**Exercise A**
From the essay on forgetting things read online, extract the passage starting at "I developed OCD" and ending at "read it!) too.", copying it word for word.

**Source document**
“Nothing ever really disappears from the Internet” – or does it? (25-Apr-2022)

How many times have you tried looking for that article you wanted to re-read only to find yourselves losing it an hour or two later, unsure as to whether you’ve ever read that article in the first place or whether that has been just a figment of your imagination?

I developed OCD some time in my teen years (which probably isn’t very atypical). One aspect of my OCD is really banal (“have I switched off the oven…?!”; “did I lock the front door…?!”) and easy to manage with the help of a camera-phone. Another aspect of my OCD is compulsive curiosity with a hint of FOMO (“what if that one article I miss is the one that would change my life forever…?!”). With the compulsion to *know* came the compulsion to *remember*, which is where the OCD can sometimes get a bit more… problematic. I don’t just want to read everything – I want to remember everything I read (and where I read it!) too.

When I was a kid, my OCD was mostly relegated to print media and TV. Those of us old enough to remember those “analogue days” can relate to how slow and challenging chasing a stubborn forgotten factoid was (“that redhead actress in one of these awful Jurassic Park sequels… OMG, I can see her face on the poster in my head, I just can’t see the poster close enough to read her name… she was in that action movie with that other blonde actress… what is her ****ing name?!” – that sort of thing).

**Records supplied**
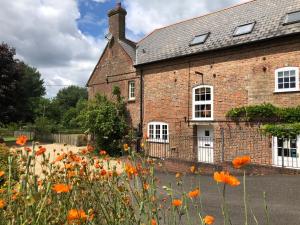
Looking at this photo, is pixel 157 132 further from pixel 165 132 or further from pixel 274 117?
pixel 274 117

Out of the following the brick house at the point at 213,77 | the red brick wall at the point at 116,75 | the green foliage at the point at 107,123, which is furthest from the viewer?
the red brick wall at the point at 116,75

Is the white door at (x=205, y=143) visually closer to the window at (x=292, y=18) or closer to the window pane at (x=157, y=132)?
the window pane at (x=157, y=132)

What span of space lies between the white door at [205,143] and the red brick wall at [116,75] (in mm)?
4905

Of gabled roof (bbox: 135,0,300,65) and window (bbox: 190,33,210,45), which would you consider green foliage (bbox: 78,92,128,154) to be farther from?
window (bbox: 190,33,210,45)

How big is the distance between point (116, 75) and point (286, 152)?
1333cm

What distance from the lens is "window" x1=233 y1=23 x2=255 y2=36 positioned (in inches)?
558

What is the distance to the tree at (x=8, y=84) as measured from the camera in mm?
27406

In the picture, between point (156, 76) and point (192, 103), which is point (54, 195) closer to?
point (192, 103)

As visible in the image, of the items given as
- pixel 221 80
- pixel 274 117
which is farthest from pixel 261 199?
pixel 221 80

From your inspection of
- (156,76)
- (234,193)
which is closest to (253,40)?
(156,76)

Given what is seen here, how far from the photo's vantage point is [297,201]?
7172mm

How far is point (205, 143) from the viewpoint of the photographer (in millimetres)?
15523

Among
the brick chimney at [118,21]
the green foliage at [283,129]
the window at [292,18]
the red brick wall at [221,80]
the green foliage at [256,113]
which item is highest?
the brick chimney at [118,21]

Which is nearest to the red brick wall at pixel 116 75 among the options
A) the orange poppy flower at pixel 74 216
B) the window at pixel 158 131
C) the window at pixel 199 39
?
the window at pixel 158 131
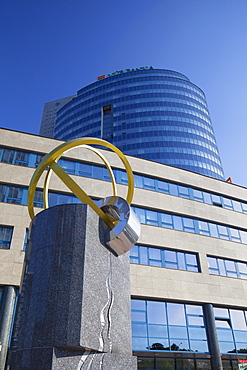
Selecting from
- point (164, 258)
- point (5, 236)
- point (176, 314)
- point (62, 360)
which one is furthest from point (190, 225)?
point (62, 360)

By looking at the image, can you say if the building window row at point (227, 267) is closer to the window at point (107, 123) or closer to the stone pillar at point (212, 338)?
the stone pillar at point (212, 338)

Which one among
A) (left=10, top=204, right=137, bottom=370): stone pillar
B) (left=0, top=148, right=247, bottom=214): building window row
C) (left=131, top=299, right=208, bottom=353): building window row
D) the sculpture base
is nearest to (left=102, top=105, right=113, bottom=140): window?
(left=0, top=148, right=247, bottom=214): building window row

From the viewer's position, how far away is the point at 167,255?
23141mm

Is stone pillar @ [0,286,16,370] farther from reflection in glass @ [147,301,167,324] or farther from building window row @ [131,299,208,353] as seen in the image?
reflection in glass @ [147,301,167,324]

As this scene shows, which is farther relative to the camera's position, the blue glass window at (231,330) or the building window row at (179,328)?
the blue glass window at (231,330)

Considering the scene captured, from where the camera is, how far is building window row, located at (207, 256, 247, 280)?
24.6 m

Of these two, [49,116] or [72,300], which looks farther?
[49,116]

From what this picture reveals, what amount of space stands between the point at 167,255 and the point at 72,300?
16.2 metres

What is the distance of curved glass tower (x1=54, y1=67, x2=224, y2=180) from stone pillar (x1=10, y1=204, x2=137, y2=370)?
63816mm

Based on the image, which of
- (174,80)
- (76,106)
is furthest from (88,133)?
(174,80)

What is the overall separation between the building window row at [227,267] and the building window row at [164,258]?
1458 millimetres

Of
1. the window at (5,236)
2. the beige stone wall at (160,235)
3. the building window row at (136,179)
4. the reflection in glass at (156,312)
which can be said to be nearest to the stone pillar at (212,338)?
the beige stone wall at (160,235)

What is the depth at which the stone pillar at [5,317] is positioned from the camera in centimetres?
1635

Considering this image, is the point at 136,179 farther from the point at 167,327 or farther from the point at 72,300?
the point at 72,300
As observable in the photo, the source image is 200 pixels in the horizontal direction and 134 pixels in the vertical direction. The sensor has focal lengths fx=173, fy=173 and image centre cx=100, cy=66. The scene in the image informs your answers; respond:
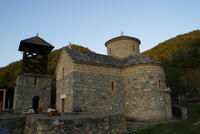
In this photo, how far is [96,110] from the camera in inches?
565

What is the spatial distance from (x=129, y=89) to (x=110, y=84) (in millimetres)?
1772

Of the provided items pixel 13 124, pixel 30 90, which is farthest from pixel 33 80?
pixel 13 124

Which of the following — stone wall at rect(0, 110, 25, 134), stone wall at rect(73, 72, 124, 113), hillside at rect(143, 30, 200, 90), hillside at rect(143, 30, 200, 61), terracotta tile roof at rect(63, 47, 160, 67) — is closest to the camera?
stone wall at rect(0, 110, 25, 134)

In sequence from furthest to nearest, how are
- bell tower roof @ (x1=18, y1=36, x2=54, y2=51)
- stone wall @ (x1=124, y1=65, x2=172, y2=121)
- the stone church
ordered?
bell tower roof @ (x1=18, y1=36, x2=54, y2=51) → stone wall @ (x1=124, y1=65, x2=172, y2=121) → the stone church

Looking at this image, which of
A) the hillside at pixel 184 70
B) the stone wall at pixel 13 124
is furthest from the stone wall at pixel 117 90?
the hillside at pixel 184 70

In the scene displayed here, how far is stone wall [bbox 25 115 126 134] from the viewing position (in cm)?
745

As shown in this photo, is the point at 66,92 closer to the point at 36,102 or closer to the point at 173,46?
the point at 36,102

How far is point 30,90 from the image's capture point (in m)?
17.7

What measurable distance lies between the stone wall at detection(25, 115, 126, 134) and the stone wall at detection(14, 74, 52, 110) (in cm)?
940

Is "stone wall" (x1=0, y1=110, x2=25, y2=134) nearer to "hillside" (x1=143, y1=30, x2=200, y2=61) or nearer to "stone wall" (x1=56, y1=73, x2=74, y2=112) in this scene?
"stone wall" (x1=56, y1=73, x2=74, y2=112)

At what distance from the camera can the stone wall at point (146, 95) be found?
1450 centimetres

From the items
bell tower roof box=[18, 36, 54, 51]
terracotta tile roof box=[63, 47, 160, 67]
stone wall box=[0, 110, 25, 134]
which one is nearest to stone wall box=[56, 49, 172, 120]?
terracotta tile roof box=[63, 47, 160, 67]

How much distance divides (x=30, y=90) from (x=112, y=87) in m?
8.47

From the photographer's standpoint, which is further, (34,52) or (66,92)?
(34,52)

**Exercise B**
Lay out the lines of the entries as a JSON list of strings, one string per line and no blank lines. Start at the line containing "How much distance" and end with the last line of the entries.

**Right answer A**
I developed OCD some time in my teen years (which probably isn’t very atypical). One aspect of my OCD is really banal (“have I switched off the oven…?!”; “did I lock the front door…?!”) and easy to manage with the help of a camera-phone. Another aspect of my OCD is compulsive curiosity with a hint of FOMO (“what if that one article I miss is the one that would change my life forever…?!”). With the compulsion to *know* came the compulsion to *remember*, which is where the OCD can sometimes get a bit more… problematic. I don’t just want to read everything – I want to remember everything I read (and where I read it!) too.

**Right answer B**
[
  "How much distance divides (x=30, y=90) from (x=112, y=87) in m?",
  "8.47",
  "From the photographer's standpoint, which is further, (34,52) or (66,92)?",
  "(34,52)"
]